けれど結局は、スザクの瞳の奥に巧妙に隠された、この縋るような響きに負けてしまうんだ。
俺はスザクを心底慈しみたいと思っていて、スザクがこんな俺でも必要とするなら、出来得る限りの協力を惜しまないつもりでいる。哀しませたいわけではないのだから。
ただそれはもちろん、スザクの方こそ俺を鬱陶しいと思うのなら、俺の方から断ち切る覚悟をしているのと同義だ。スザクは情に弱い分、幼馴染の俺を振り切るとすれば、自分自身が傷つきかねないから。
今回のことで、誕生日を彼女と過ごそうとするスザクに、思ったよりも大きな衝撃を受けた俺の覚悟など、随分と薄くて脆いものだったということが実証されてしまったが。

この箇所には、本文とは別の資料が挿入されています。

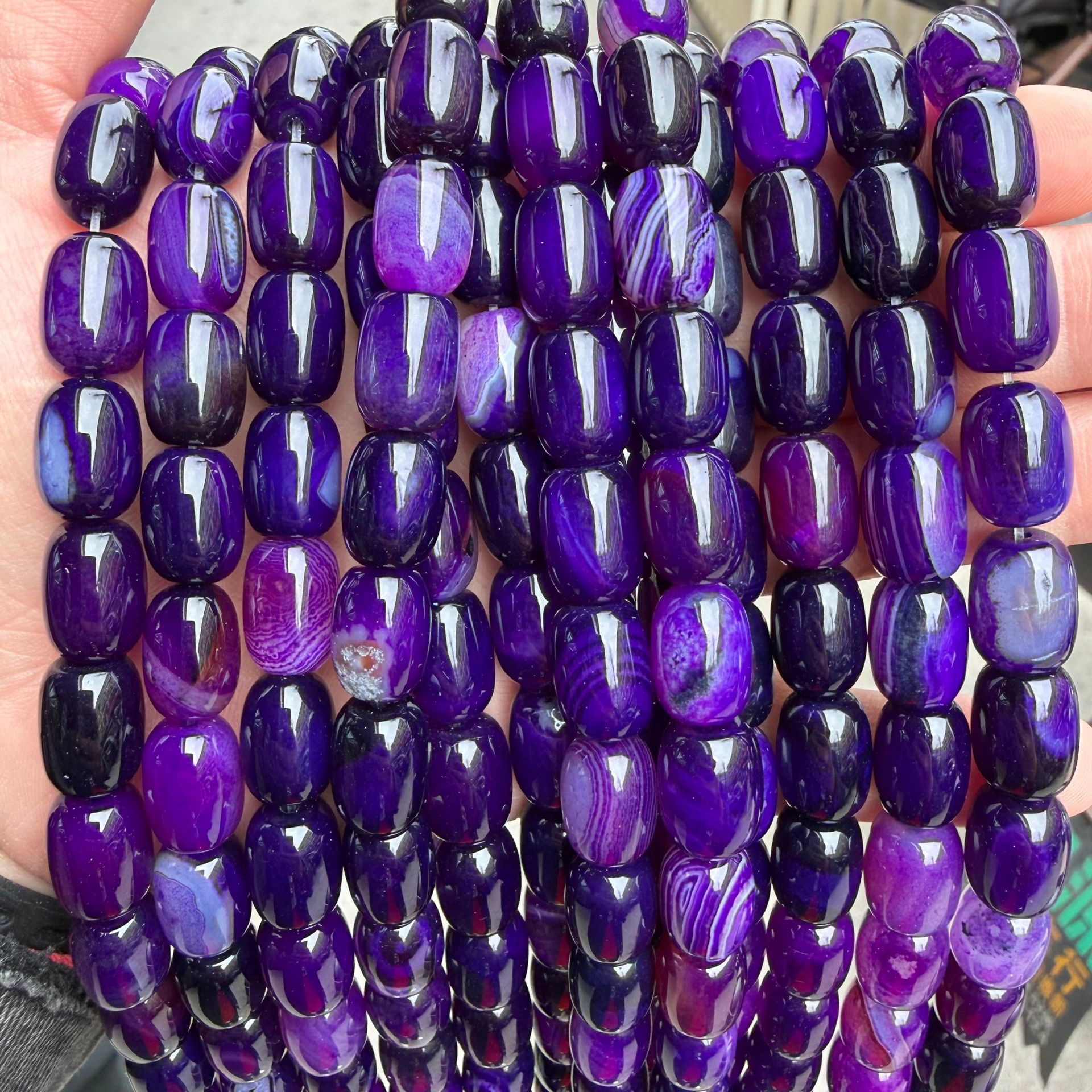 Purple striped agate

今のところ、結局こうしてスザクの方から会いに来てくれる限りは、俺は自惚れていて良いのかも知れない。
それでもやはり、そんな俺の気持ちはどうでも良くて、スザクは彼女という存在こそ優先するべきだし、俺という存在なんて徐々にスザクの中で薄れて行って良いのだと、そういうものなのだろうとも思う。
だから、俺が寂しく思ってはいけないんだ。
俺は幼馴染の親友としてスザクの誕生日を祝い、彼女との時間を祝福していれば良い。
そう結論付けたのだが、結局、スザクは意外にも俺が思っていた以上に優しかった、ということらしい。連絡が付かないくらいで、ここまで心配するなんて思ってなかった。
だから素直に、勝手に切なくなって逃げ出して、携帯の電源まで切っていたことを悪いと思う。嘘を付くのは、あまりにも本来の理由が恥ずかし過ぎるのと、それを伝えたところでスザクが困るだけであることを良く知っているからだ。
そう、だからこれが一番良い方法。ここでスザクが納得すれば、俺の中ではあっさり解決のはずだった。